Deglute para disciplinar su jadeo, se vuelve hacia mí y me murmura, en un tono que, sílaba a sílaba, se va convirtiendo en atroz aullido:

– Debí desconfiar de mis santos y abstenerme de incluirte en nuestra charla… Sabía que estabas pagado de ti mismo, pero ignoraba que fueras el rey de los gilipollas. ¿Qué mosca te ha picado, comisario? Tu cretinismo ha sido espantoso… ¡Silencio! No quiero oírte añadir una sola imbecilidad más. Si piensas ponerme a mal con mis amigos, te has equivocado. Mis amigos sí tienen capacidad de discernimiento. ¡Eso de entrada!

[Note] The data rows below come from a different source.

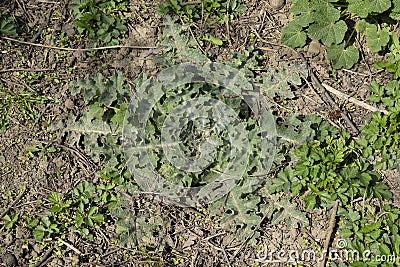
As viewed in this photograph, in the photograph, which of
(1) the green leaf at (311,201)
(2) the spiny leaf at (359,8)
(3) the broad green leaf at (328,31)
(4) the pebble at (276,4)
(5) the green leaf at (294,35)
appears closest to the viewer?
(1) the green leaf at (311,201)

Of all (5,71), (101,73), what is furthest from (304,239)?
(5,71)

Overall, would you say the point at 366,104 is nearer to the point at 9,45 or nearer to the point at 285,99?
the point at 285,99

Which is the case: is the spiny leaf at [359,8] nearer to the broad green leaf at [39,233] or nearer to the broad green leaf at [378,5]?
the broad green leaf at [378,5]

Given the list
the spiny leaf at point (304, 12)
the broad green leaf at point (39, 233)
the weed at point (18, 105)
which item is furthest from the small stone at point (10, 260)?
the spiny leaf at point (304, 12)

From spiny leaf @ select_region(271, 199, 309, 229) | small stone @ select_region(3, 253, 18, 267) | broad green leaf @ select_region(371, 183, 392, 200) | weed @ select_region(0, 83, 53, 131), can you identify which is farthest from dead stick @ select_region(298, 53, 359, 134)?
small stone @ select_region(3, 253, 18, 267)

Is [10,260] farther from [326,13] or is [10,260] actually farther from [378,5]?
[378,5]

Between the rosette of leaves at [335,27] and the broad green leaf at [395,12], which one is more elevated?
the broad green leaf at [395,12]

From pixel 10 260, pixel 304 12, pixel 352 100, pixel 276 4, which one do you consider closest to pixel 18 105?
pixel 10 260
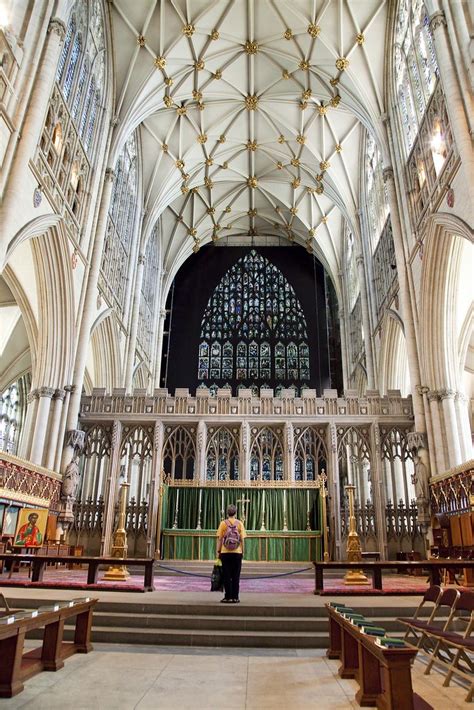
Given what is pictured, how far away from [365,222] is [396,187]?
555 cm

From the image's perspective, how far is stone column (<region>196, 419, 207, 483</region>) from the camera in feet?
50.4

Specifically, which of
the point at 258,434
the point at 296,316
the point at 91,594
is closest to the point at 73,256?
the point at 258,434

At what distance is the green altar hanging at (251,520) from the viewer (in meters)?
13.4

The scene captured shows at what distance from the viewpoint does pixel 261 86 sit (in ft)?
69.9

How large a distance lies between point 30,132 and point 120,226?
9700 mm

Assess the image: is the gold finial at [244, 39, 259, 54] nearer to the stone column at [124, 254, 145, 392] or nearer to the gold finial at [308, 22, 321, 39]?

Segundo: vas a convocar de inmediato a ese majadero de Lino en tu despacho y le vas a tirar de las orejas hasta que se le meta la nariz dentro de la cara. Hace ya un tiempo que vengo oyendo hablar de sus calaveradas. Peor aún: se aprovecha de sus galones de teniente de la policía para pavonearse con sus putas y, consecuentemente, está arrastrando a la institución, a toda la institución, por el barro.